Introduction
In Morocco I found many rural games played by children of the Berber people. A common theme of the Berber games is a desire to find the bravest of the group and to propagate a keen skill for adaptation.

One such game is Dinifri, also known as Critna, a game of outdoor team play, bravery and physical dexterity amidst a continuous flow of a strangely ordered chaos. Dinifri is a living example of the Berber people's great ability to adapt and react to ever changing conditions as a fluid group of highly skilled individuals.

I learned how to play this game by playing it with the highly energetic children of the Centre Anjal in Tetouan.

History
Games like Dinifri go back to a time when the Berber people were a nomadic feudal warrior group. The Berbers were renown for their bravery in the face of great adversity and have fought in many terrible situations across some of the most inhospitable terrains of North Africa and even Spain.

Warrior Training
An important part of growing up in a warrior tribe is the development of strengths and skills to be employed during battle. It is for this reason that many Berber games for children included one or more elements to nurture these abilities.

Individual skills of throwing, running and evasive maneuvers are all very common in Berber games and tests of bravery were integral to finding a tribes future leaders. Dinifri is a game that tests many of these abilities in just one game. Players must learn to throw and hit small stationary targets, moving targets, dodge missiles, and run bravely into the heart of the opposition to move important objects. All of these skills are tested at the same time in a kind of manic chaos, much like a battle scene, and during this mayhem each warrior must find a way to work with their group as a cohesive team forming strategies on the move. This activity develops individual skills as a warrior but also leadership skills in communication when adaptation to a wildly changing game plan is imperative.

Rules
A 1 meter square court is scratched into the ground. In each corner of the square a smaller square is drawn and one drawn in the middle. 5 pieces of stone or other object are placed on top of each other in a pillar in the central square.

A soft but rigid material such as cardboard is rolled into a tight baton shape and tied with a piece of strong grass or string.

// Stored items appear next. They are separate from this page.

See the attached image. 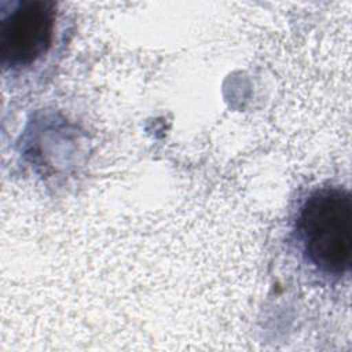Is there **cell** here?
<instances>
[{
    "label": "cell",
    "instance_id": "6da1fadb",
    "mask_svg": "<svg viewBox=\"0 0 352 352\" xmlns=\"http://www.w3.org/2000/svg\"><path fill=\"white\" fill-rule=\"evenodd\" d=\"M296 232L305 260L322 275L341 279L352 264V198L341 187L312 191L301 204Z\"/></svg>",
    "mask_w": 352,
    "mask_h": 352
},
{
    "label": "cell",
    "instance_id": "7a4b0ae2",
    "mask_svg": "<svg viewBox=\"0 0 352 352\" xmlns=\"http://www.w3.org/2000/svg\"><path fill=\"white\" fill-rule=\"evenodd\" d=\"M0 14V55L6 69L30 66L50 50L55 29V3H3Z\"/></svg>",
    "mask_w": 352,
    "mask_h": 352
}]
</instances>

2 teams of 5 stand at opposing ends of the square diagram. The teams take turns to throw the baton at the 5 pieces of stone in the center of the square. When a team hits the pieces and knocks them all down the game suddenly jumps to a manically paced attack and defense scenario. The team who hit the pieces becomes the attacking force whilst the other team becomes the defensive force.

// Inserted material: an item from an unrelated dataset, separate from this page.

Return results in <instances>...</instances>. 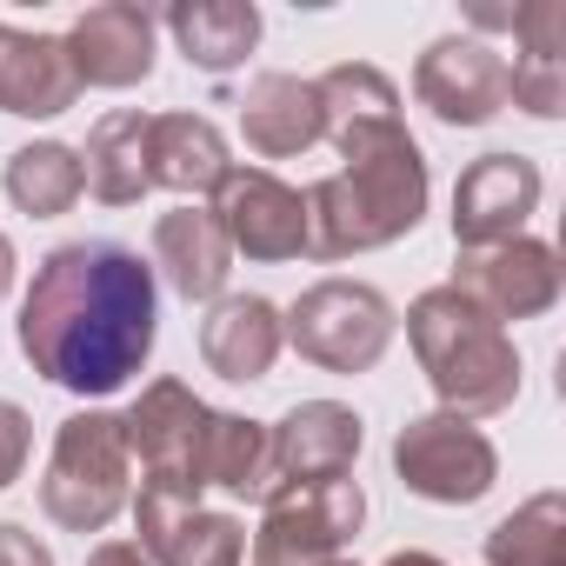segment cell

At this moment the attacking team's objective is to reach the square court and place all 5 pieces of stone into each of the smaller squares without being hit by the baton. The defensive team's objective is to stop the attacking team from placing the pieces by hitting the attacking team members with the baton thus eliminating each member from the game.

Each time an attacking player is hit by the baton the game pauses for a moment as the defending team all jump up a sing "Chi chi Ka Kahh" many times in celebration of their achievement, before the game continues.

The game is won either by the attacking team placing all the 5 stone pieces or by the defensive team hitting all the attackers with the baton.

Strategy
The attacking force may form many strategies for running in to move the pieces and/or draw out the defensive team's baton holder while an attacking member sneaks in without being noticed. The playfield area expands to a great distance of up to 50 meters or so as players run away from their pursuers.

The defending team forms strategies to beguile the attacking force into a variety of traps. One particularly crafty strategy is to disguise which of their team is actually holding the baton. The team huddles together and hides the baton with one of their members. They all pretend to hold the baton under a shirt or behind their back and run out to chase the attacking force who are none the wiser to who really hold the baton. The defending team then attempts to drive the attackers towards the real baton holder who will them bring attempt to land a hit.

Ordered Chaos
What I find incredible about this game is how on earth any of the players really know what is going on. It all happens at such great speed, changing from attack to defensive maneuvers in split seconds. These children are so hardwired to the possible outcomes of their actions that the game fluctuates like the erratic movements of a swarm of flies. However crazy the game appears to the spectator, there is some order in it all, just as battle and war must seem. In all the chaos the children are tightly focused on their goal and revel in the many windows of opportunity to strike out and overcome the opposition.

Fading Away
Although the Berbers no longer wage war, some of their culture lives on in the games they play. However, it was in Morocco that I first noticed how games of culture were being lost. In one village I visited the children only knew one game, football, and had never heard of Dinifri or any other Berber game. I asked the group of 20 strong if they would like to learn a new game. They jumped for joy at the prospect and screamed with laughter the first time they all shouted "Chi Chi Ka Kahh". The on looking parents and grand parents were astonished to see their children playing a game that they had played in their childhood. I was more astonished that they had never taught these games to their children. I often found children without knowledge of their parent's games, but loved them whenever they were presented and this was for me a wonderful gift to carry.

Conclusion
In modern Morocco the King treats Berber people like 3 rd class citizens even though they make up more than 70% of the population. Yet the Berber people have always braved the worst, adapted to great changes and survived to tell their tale. Dinifri is a living example of the Berber people's great ability to adapt and react to ever changing conditions as a fluid group of highly skilled individuals.